I-5 Rose Quarter Project Director Megan Channell shared the new plan at the outset of the Historic Albina Advisory Board (HAAB) meeting. “As a follow-up to feedback that we’ve received from the community, as well as Portland Public Schools over the past few years, I wanted to let you know that our team is starting to evaluate a design option that is shifting the northern part of the project,” Channell explained. “We’re looking at an option that does not move any closer to Harriet Tubman Middle School to minimize the technical and construction concerns there and exploring this option will also be responsive to a number of comments we’ve heard from this committee specifically as well, around community concern around the proximity of the project to that site.”
The existing plan was to add a new 14-foot wide northbound lane and a 12-foot wide “safety shoulder” to the east side of the freeway, bringing drivers and their emissions 26-feet closer to the school than they are today.

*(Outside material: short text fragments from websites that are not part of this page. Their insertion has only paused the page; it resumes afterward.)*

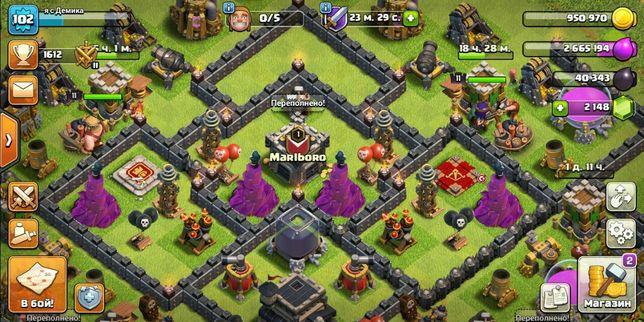 Продам аккаунты clash of clans и clash Royal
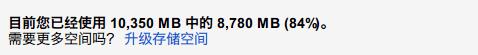 Gmail已使用84%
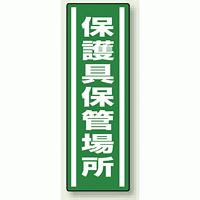 救急箱 短冊型ステッカー (タテ) 360×120 (5枚1組) (812-44)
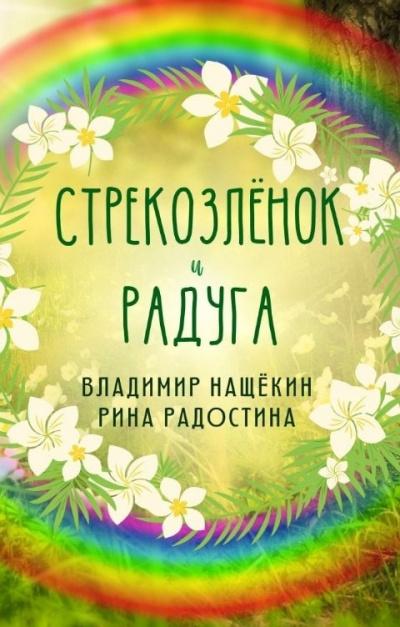 Радостина Рина, Нащекин Владимир - Стрекозленок и радуга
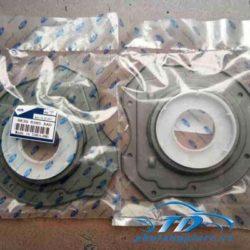 phutunggiare.vn-PHỚT-ĐUÔI-TRỤC-CƠ-DƯỚI-FORD-RANGER-MAZDA-BT50-3.2-BK3Q6385AAD-250x250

The new proposal would not expand the freeway to the east at all and would instead build a new lane and shoulder that would add 24-feet to the west side of the freeway.
“If [moving the freeway] is an option, then I want to look at moving it even further from the school,” said HAAB member Sprinavasa Brown in response to Channell’s announcement. Brown said if a new alignment will improve air quality, she wants more information on how a shift of 50 or 100 feet would impact environmental outcomes.
Brown was also curious why the announcement was just now being made. “What changed? Why is ODOT considering moving this now when at the beginning there seemed like there was no opportunity to move it?”
Asked for a response to that question by BikePortland today, project spokesperson April DeLeon-Galloway said ODOT first identified “technical challenges” with the original plan last year. Specifically, they had concerns about a planned soundwall that would have been built adjacent to the school.
“In late January, following an initial analysis… we were able to better understand those challenges from both a design and constructability perspective, and directed the team to do further evaluation of an alternative alignment,” DeLeon-Galloway said.
ODOT is at “very early stages of that evaluation” and are already in contact with Portland Public Schools and a business on the west side of the freeway that would be impacted by the new alignment.
The next step will be to share concepts with advisory committees in late May and garner more public feedback in June. By mid-July, the project design team will recommend a preferred alternative.
The lawsuit filed by No More Freeways, Neighbors for Clean Air, and the Eliot Neighborhood Association doesn’t ask for the freeway to be moved. It asks for ODOT to do a more thorough environmental analysis. That argument be stronger now even given this major shift in the proposal at such a late stage in the planning process.
In related news, youth activists organized by No More Freeways will take part in a “Strike for Transportation Justice” outside ODOT headquarters in northwest Portland today from 1:00 to 3:00 pm.